A Quick Example of Bayesian Regression with `numpyro`

Why does this exist?

As a practitioner, learning to apply Bayesian techniques (on nights/weekends) is daunting. You need to simultaneously walk down two learning paths:

Learning the math and the concepts
Learning to express these concepts in code (using a PPL)

It’s like studying astrodynamics while learning the controls of a spaceship. You’re learning how to navigate in 3 dimensions while also learning how the spaceship works. But the reward for this effort is that we get to travel further than we could have before.

Learning the code

I primarily write in Python, so there already exist several choices of Probabilistic Programming Languages (PPLs) and supporting libraries. pymc wins in terms of initial ease of use but the non-trivial examples look intimidating. Further, pymc has been undergoing several transitions lately that I just want something a little more stable.

I chose numpyro because of how it seems to fit that ‘sweet spot’ between having a flexible low-level API and ease of use. Moreover, it personally looked more approachable to me once I understood some of the basic primitives.

However, as a prerequisite to learning numpyro we also need some understanding of jax, xarray, and pyro. You also need to know arviz for handy plotting of bayesian models, but luckily arviz is compatible with other PPL’s.

I’m assuming you already understand linear regression but want to implement a Bayesian regression using numpyro.

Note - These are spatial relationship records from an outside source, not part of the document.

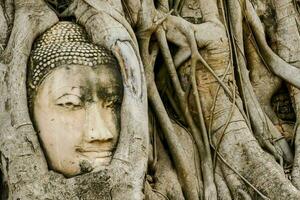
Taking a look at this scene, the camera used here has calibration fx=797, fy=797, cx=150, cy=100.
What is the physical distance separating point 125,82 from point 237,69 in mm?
1191

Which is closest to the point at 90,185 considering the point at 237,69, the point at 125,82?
the point at 125,82

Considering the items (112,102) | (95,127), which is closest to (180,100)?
(112,102)

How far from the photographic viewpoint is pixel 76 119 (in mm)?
3631

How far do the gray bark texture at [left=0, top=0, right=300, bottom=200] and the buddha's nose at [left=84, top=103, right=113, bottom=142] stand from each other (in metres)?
0.09

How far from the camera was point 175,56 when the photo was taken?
14.9 ft

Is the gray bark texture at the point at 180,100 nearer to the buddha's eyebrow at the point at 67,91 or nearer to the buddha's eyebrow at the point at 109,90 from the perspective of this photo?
the buddha's eyebrow at the point at 109,90

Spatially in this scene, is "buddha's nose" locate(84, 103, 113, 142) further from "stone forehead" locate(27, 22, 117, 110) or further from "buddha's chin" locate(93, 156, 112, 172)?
"stone forehead" locate(27, 22, 117, 110)

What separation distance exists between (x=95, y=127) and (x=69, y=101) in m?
0.17

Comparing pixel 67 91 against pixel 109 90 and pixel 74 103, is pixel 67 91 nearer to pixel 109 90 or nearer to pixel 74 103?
pixel 74 103

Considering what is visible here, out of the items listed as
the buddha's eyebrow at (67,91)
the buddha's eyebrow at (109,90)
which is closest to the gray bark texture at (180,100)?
the buddha's eyebrow at (109,90)

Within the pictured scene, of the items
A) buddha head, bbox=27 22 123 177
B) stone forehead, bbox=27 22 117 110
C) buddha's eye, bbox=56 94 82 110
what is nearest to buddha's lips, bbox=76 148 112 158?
buddha head, bbox=27 22 123 177

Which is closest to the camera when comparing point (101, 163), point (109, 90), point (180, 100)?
point (101, 163)

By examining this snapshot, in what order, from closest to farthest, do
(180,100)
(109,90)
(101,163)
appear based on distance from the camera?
(101,163)
(109,90)
(180,100)

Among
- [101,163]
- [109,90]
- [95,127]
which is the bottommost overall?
[101,163]
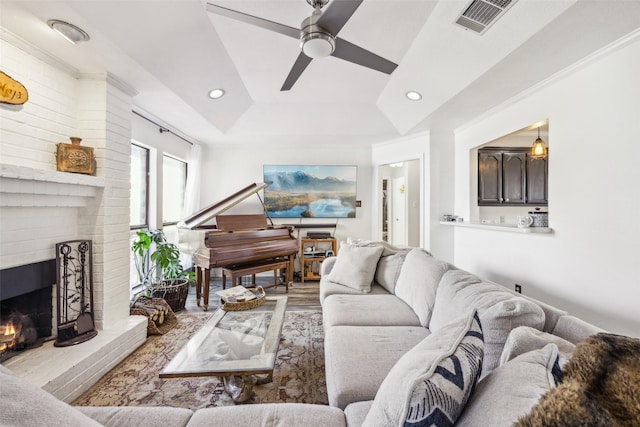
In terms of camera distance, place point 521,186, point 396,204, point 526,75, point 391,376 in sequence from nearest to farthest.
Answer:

To keep this short I’ll be mainly focusing on numpyro usage rather than the theory.

0. Our Simulated Data

We’ll use a toy dataset for this simple linear regression example, borrowed from the pymc example from GLM:Linear Regression

import numpy as np
# Simulate Data
np.random.seed(42)

size = 200
true_intercept = 1
true_slope = 2

x = np.linspace(0, 1, size)
true_regression_line = true_intercept + true_slope * x
# Add noise term
y = true_regression_line + np.random.normal(0, 0.5, size)

plt.scatter(x, y, alpha=0.8)
plt.plot(x, true_regression_line, c='r', label='True Regression Line')
plt.legend();

1. Specify the model on paper

Before you can write any code, you should draw out your understanding of the model. My workflow starts with a “pen and paper” expression of the model which then gets translated into numpyro later.

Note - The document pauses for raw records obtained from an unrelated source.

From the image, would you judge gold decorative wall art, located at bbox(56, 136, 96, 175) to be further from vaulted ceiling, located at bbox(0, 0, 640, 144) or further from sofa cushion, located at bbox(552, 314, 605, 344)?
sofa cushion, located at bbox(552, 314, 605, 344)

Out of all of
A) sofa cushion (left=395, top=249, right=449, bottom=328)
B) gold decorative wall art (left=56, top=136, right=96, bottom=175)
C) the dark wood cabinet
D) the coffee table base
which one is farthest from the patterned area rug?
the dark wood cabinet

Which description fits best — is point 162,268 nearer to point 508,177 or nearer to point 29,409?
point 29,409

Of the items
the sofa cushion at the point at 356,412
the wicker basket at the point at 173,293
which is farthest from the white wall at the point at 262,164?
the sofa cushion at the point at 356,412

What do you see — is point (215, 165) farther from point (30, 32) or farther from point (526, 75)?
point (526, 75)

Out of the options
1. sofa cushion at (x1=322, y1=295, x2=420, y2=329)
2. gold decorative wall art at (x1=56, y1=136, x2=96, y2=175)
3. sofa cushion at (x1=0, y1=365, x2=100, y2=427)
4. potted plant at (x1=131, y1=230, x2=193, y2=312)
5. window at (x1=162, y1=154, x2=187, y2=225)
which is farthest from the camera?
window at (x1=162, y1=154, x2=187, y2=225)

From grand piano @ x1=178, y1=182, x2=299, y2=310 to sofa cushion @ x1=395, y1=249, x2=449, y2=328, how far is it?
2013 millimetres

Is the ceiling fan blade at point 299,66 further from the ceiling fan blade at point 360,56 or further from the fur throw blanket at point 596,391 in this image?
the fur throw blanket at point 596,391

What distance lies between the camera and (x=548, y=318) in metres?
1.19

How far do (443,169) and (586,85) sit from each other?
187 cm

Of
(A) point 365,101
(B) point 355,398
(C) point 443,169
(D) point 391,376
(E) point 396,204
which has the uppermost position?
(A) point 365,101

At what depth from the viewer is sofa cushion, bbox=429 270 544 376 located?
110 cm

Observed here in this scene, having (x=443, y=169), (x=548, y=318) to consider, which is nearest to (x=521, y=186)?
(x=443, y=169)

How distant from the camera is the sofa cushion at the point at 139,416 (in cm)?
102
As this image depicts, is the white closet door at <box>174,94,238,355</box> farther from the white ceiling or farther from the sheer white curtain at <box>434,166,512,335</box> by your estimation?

Starting from the additive error model

You may have learned the ‘additive error’ form of linear regression and think of a the model as:

\[ \hat{y}_i = \alpha + \beta x_i + \epsilon, \quad \epsilon \sim N(0, \sigma) \]

where \(\hat{y}\) is an estimate of the conditional mean of \(y\) given the data, or \(\mathbb{E}[y_i|x_i]\).

Telling the data story with a joint probability distribution

Now, with Bayesian Inference, we must move beyond the additive error model and think more deeply into the data generating process and how to represent the model in terms of parameters and distributions. Ultimately what we aim to achieve is a fully specified model as a joint probability distribution.

We can restate the additive error model as the following:

\[ \begin{aligned} y_i &\sim N(\mu_i, \sigma) \\ \mu_i &= \alpha + \beta x_i \end{aligned} \]

What are the parameters in the additive error model? We can see that \(\alpha\), \(\beta\), and \(\sigma\) are the three unknown (unobserved) parameters while \(x\) is simply our observed price data that we treat as a constant.

Further, we wish to encode our prior knowledge and get more educated guesses about what these parameters might be.

Add in our priors to our model

Recall that with Bayesian inference, we’re dealing with distributions. Our prior knowledge is codified in the prior distributions that we assign for each of our unobserved/latent variables (\(\alpha, \beta, \sigma\) in this case).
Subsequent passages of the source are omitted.